The fuzzy expert system proposed is able to reflect the analyst expert judgment about the quality of the method performance. Such an approach provides a comprehensive assessment, making it easier to identify the best performing methods. It is also computationally efficient and well suited for mathematical analysis. Its utility was already proven in the validation of agro-meteorological and soil models (Donatelli et al. 2004, Rivington et al. 2005), where it allowed gaining a fine level of details about model quality and behavioral characteristics, but to the best of the authors’ knowledge, the same approach has not been applied so far to validate analytical methods. The same approach can find applicability within analytical method validation strategies, provided that a wide consensus about weights and limits is achieved. Its application in analytical method validation can be valuable for a number of reasons:

  1. 1.

    It allows the analysts to express mathematically individual or collective preferences (uncertainty factors).

  2. 2.

    It highlights the degree of method failure/goodness associated with each information (basic validation metrics and aggregated modules).

  3. 3.

    It elucidates the degree of reliability of response associated with alternative methods.

  4. 4.

    It puts various components of the validation process (metrics, modules) in a formal structure.

  5. 5.

    It summarizes several sources and levels of information into a single value.

  6. 6.

    It allows the examination of possible compensations among different metrics and modules.

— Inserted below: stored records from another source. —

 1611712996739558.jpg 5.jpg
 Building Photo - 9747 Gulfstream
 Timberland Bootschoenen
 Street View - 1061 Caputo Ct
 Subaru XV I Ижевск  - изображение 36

The modular structure of the fuzzy-based expert system also presents other advantages. First, users have access to both a synthetic indicator, reflecting overall judgment, and to individual modules. This allows complete transparency of each step, and consequently, it allows a better control of the process itself. Second, the mode of aggregation of modules can be changed, and new modules can be possibly added. The multivalue nature of a validation process is explicitly stated, the rules are easy to read, and the numerical scores used for their conclusion are easy to tune to match expert opinions. The method illustrated is flexible and can be extended to aggregate more validation metrics of different types. However, three groups of metrics and three metrics per group appear from experience as valuable upper limits to facilitate interpretation of results.

The freeware Analytical Method Performance Evaluation (Acutis et al. 2007) supplies provisions for fuzzy-based aggregation. It allows the creation of reusable modules and indicators for use in method validation, thus serving as a convenient means to support collaborative work among networks of scientists involved in fuzzy-based method validation.